Restoring ancient texts is a vital task in preserving cultural heritage. Without restoration, these valuable documents may deteriorate to the point of being unreadable or lost forever.
Organizations like the Tibetan Ancient Documents Restoration Center, where Yangla and Tseyang work, are instrumental in ensuring that these important documents are preserved for future generations.
The restoration of ancient Tibetan texts is a painstaking process that requires great skill, patience, and dedication. For Yangla and Tseyang, two restorers of these texts, working on a piece of ancient scripture is like nursing their own babies. The work requires extraordinary patience, attentiveness, affection, and endurance. These restorers work in the Tibetan Ancient Documents Restoration Center, which is affiliated with the Tibet Ancient Documents Preservation Center of the regional library of the Tibet autonomous region. The center has been restoring ancient documents from a number of monasteries in the region since its establishment in 2015. The restoration process is challenging and involves many steps, from separating pages to repairing damaged pages and preserving them for future generations.

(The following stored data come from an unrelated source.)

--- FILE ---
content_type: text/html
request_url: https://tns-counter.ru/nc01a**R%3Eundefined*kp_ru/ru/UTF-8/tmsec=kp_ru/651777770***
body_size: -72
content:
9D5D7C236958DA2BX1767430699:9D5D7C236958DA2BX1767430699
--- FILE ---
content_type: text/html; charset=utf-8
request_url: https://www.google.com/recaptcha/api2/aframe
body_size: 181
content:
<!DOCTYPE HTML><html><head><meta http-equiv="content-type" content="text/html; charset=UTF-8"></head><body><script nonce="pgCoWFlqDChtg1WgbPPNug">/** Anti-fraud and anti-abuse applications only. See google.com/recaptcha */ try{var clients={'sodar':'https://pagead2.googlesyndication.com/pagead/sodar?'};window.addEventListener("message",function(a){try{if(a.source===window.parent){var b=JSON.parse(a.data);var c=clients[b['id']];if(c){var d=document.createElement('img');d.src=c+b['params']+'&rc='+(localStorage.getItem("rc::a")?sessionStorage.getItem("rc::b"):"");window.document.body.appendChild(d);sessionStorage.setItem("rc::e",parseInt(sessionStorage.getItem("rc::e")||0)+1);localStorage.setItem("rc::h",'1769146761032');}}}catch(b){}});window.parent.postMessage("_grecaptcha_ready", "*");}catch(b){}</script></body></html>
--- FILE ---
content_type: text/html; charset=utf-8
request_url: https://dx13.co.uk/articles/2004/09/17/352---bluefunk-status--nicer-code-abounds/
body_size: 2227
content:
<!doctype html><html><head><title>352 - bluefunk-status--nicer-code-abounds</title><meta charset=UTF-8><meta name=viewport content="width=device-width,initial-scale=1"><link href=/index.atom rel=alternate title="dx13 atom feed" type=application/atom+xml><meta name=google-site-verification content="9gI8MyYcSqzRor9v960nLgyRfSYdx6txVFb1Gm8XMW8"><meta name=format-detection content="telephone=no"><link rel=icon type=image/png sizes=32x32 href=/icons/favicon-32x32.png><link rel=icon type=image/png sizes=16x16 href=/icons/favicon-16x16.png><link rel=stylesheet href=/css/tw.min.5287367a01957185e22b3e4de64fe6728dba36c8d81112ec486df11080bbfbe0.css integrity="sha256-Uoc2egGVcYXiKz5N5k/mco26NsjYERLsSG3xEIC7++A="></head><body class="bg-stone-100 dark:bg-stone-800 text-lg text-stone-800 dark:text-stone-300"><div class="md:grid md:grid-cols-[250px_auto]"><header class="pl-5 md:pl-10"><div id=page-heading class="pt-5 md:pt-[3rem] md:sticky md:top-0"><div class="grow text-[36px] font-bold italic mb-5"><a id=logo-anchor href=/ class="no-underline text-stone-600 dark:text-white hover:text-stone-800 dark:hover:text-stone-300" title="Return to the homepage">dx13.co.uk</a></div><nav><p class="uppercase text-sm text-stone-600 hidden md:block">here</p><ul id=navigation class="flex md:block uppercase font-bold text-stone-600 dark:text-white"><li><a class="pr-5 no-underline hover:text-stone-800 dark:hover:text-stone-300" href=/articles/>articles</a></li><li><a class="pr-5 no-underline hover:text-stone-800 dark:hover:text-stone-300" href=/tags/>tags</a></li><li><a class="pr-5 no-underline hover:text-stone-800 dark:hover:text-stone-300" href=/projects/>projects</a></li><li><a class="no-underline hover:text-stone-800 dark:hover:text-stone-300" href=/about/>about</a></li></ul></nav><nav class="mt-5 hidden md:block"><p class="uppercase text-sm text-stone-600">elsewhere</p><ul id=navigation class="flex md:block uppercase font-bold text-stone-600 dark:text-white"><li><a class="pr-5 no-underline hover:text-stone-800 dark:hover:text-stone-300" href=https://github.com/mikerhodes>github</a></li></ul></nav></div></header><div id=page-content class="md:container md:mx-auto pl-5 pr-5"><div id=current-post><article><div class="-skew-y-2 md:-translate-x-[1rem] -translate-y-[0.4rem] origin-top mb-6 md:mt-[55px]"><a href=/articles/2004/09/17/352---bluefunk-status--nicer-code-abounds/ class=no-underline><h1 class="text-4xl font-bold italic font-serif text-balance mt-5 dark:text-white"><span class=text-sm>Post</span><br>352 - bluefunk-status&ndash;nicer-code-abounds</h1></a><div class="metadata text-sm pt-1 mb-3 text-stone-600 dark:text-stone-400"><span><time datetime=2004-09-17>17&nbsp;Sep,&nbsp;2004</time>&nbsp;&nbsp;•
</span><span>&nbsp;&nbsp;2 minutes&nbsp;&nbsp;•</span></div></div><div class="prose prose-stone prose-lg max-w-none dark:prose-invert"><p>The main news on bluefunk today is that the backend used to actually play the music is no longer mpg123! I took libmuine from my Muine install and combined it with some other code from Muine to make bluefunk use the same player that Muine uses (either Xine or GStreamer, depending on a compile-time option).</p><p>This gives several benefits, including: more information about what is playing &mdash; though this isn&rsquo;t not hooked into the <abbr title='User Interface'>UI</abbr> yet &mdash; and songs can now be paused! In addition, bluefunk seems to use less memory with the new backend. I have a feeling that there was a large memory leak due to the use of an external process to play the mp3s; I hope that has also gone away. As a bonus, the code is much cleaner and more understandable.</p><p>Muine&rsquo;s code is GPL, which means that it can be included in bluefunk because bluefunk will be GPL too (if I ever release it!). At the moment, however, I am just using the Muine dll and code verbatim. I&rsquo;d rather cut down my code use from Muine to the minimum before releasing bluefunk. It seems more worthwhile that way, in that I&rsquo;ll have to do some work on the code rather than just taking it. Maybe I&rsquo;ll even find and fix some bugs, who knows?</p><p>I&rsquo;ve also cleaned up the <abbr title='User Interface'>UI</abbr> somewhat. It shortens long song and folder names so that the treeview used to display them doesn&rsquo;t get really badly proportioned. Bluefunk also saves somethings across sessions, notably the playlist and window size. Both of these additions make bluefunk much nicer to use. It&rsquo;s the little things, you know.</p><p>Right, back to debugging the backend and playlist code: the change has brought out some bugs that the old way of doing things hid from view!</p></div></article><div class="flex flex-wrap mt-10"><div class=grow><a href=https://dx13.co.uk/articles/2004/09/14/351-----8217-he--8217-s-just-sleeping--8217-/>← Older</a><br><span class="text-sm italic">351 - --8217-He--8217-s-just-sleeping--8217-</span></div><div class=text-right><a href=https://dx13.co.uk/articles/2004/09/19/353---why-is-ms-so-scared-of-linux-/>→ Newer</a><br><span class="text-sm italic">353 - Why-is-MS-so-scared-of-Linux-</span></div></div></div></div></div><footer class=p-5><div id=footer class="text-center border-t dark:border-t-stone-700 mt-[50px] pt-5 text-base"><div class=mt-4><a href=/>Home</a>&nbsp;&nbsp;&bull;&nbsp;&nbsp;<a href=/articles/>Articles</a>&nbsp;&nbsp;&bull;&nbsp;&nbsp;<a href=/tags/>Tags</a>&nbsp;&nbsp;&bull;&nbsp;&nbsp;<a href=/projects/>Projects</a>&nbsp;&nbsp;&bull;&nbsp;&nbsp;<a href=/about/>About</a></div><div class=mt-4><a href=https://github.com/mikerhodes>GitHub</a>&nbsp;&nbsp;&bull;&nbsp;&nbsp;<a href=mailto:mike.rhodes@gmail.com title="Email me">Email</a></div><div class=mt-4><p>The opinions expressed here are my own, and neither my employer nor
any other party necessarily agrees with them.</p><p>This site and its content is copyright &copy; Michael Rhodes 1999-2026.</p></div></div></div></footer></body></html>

One of the most challenging parts of the restoration process is separating the pages. As many scriptures are often unearthed from the debris of ancient monasteries, the pages are often stuck together. The scriptures resemble bricks, and the pages need to be separated using tools such as tweezers, screwdrivers, and pins. In 2017, Yangla and Tseyang were invited to help the Trachilma chapel in Tibet’s eastern Chamdo city to separate ancient documents. Five people from their center spent five days working on the separation of 480 woven bags of ancient documents. The relics had remained untouched for 37 years since they were first unearthed in 1980.
“The majority of these unearthed ancient scriptures were written with gold ink. More than 30 people, including the monks, were involved in the work of separating the scriptures,” says Tseyang. “We were only able to separate about 50 bags worth of readable pages in the end. It was really hard to separate them, as the gold ink had stuck together,” says Tseyang. Despite the difficulties, the team never complained and worked tirelessly to restore the ancient texts.
As these ancient scriptures had been sitting for 37 years, there was a large amount of mold on them, and the N95 masks did not work. Part of our faces and mouths became red and swollen due to the mildew on the scriptures,” says Yangla. Despite the risk to their health, Yangla and Tseyang never hesitated to help. The head of the county was impressed by their work spirit, and he also came to help.
The restoration process involves choosing the right paper and color for each page. To find the right material, they ordered paper from different Tibetan producers. The paper from the region’s Nyemo county works better, they say. “In order to ensure a match, we tell the producers to make the paper with a certain color, and it is very helpful,” says Tseyang. While repairing a damaged page, their goal is to make it look close to the original, and choosing the right paper and the right color are challenging.
The amount of time required to restore a page can be anywhere between half a day and three days. The scriptures in the monastery were damaged by damp, parts of most pages were lost, and they had to prevent them from further deterioration. The restoration, which took Yangla and Tseyang more than 18 months, involved two volumes and 453 pages.
As a transparent plate is always required while preserving a page of ancient text, their eyesight has suffered, but they say it’s worth it. “The more we deal with this work, the more we love it and find it fulfilling,” says Tseyang.
Over the past few years, their center has restored more than 5,000 pages of rare ancient Tibetan scriptures. The restoration of these works is entrusted by just a few monasteries in the region, including Pula, Mangra in Maldrogungkar county, and the Chayul Padkar Monastery.